ZAGREB – Mikaela Shiffrin felt “really excited” Wednesday after winning the first women’s World Cup race of 2023.
And it wasn't because she had just moved within one victory of Lindsey Vonn's record.
“I skied better than I probably ever have,” Shiffrin said.
The defending overall champion dealt best with difficult course conditions to dominate a floodlit slalom and raise her career tally to 81 World Cup wins. She could match the best mark Thursday at another slalom on the same course.
American standout Vonn set the women’s record of 82 before retiring in 2019. The overall best mark is 86, from Swedish great Ingemar Stenmark.
“I’m happy, I’m incredibly happy. I mean, I had so much fun skiing today and it was really my best skiing both runs today,” said Shiffrin, who beat runner-up Petra Vlhová by 0.76 seconds, with the rest of the field finishing more than 1.20 off the pace.
The former overall champion of Slovakia had won the race on the outskirts of the Croatian capital the past three seasons. Vlhová's rise to the top has motivated Shiffrin.
“I feel like I would not be here tonight with skiing like that, if it wasn’t for Petra pushing the limits in the last three years. She’s been so strong and it has encouraged me to keep working harder and harder and harder,” Shiffrin said.
“Nothing less than the best is going to work. I was taking all the risk I needed and made it on the finish and that’s just an amazing feeling when it’s good enough.”
Shiffrin certainly has been more than just good enough in recent weeks.
The four-time overall champion stretched her winning streak to five races, which included three different events: super-G, giant slalom, and slalom.
Only two female racers have won more races in succession: Swiss skier Vreni Schneider won eight in 1988-89 and Germany’s Katja Seizinger won six in 1997.
Earlier, Shiffrin won back-to-back slaloms in Finland to start the 2022-23 season.
On Wednesday, Shiffrin stood up to the challenge to defend her first-run lead as the last starter on the deteriorating Crveni Spust course.
While no racers remained without mistakes, Shiffrin never got in real trouble in her final run. She even won time on Vlhová at every split and celebrated with both arms up after crossing the finish, followed by two fist pumps.
“That was the most exciting thing of the day, that I felt so good skiing when it’s a bit softer. The victory is incredible, but I’m more happy with how I feel, it’s just calm,” Shiffrin said.
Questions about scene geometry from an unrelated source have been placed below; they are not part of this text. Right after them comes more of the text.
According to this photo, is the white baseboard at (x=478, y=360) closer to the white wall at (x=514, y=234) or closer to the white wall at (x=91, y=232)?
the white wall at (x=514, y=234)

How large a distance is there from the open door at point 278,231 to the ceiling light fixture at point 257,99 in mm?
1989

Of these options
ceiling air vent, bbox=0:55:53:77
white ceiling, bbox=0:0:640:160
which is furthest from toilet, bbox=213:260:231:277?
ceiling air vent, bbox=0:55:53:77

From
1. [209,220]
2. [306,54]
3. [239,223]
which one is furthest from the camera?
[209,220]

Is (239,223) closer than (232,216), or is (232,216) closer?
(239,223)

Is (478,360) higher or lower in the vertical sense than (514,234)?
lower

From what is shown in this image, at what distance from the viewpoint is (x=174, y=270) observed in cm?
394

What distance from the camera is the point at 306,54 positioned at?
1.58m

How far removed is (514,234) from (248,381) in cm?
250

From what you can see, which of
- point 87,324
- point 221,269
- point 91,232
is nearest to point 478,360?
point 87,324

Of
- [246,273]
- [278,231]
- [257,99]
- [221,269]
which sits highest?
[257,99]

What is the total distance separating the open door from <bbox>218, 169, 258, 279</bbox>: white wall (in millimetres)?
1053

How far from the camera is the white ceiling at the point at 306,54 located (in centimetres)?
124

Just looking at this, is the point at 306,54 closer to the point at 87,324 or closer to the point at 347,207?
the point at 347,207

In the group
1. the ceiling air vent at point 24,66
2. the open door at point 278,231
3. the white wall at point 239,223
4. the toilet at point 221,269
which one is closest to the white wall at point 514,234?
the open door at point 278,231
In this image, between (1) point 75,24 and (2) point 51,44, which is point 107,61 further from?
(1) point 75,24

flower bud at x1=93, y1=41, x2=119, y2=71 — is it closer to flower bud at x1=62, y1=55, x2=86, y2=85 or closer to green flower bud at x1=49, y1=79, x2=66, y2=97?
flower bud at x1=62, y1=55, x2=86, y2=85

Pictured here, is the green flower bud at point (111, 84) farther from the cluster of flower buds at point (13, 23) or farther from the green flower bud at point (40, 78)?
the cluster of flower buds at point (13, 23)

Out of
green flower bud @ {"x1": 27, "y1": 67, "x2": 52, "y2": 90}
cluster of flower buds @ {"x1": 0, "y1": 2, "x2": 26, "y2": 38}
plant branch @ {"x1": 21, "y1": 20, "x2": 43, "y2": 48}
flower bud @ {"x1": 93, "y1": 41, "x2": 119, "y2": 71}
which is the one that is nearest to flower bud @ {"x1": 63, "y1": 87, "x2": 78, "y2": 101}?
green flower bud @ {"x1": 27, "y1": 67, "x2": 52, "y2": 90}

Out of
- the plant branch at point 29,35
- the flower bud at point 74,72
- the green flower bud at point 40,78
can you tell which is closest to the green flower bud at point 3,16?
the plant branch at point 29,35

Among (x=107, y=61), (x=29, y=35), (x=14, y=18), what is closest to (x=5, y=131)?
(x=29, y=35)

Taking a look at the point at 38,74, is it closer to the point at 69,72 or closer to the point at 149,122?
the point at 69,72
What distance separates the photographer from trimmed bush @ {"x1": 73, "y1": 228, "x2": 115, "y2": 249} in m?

The American said she used new skis which she and her equipment supplier Atomic developed over the past two years. The new set-up is meant to give her a better control on softer courses that have been injected with water and salt — like the one in Zagreb.
Shiffrin drew an unfavorable start number and began the opening run last among the top-seven ranked racers. But she did best to keep the line between the gates, despite being bounced around by ruts and waves in the rather soft snow surface after days with temperatures of 10 to 15 degrees Celsius (50-59 Fahrenheit).
Shiffrin led Anna Swenn Larsson by 0.23 seconds. The Swede won her first World Cup slalom in November and dropped to third after the final run, swapping places with Vlhová.
“These kinds of conditions have been challenging for me, in the last two years especially. But tonight, it was just a really perfect combination of the equipment with my skiing,” Shiffrin said.
“I’m just thankful when it goes well. In the last five races it went really went well. So, now I am just on a groove and keep riding the wave until the wave is over.”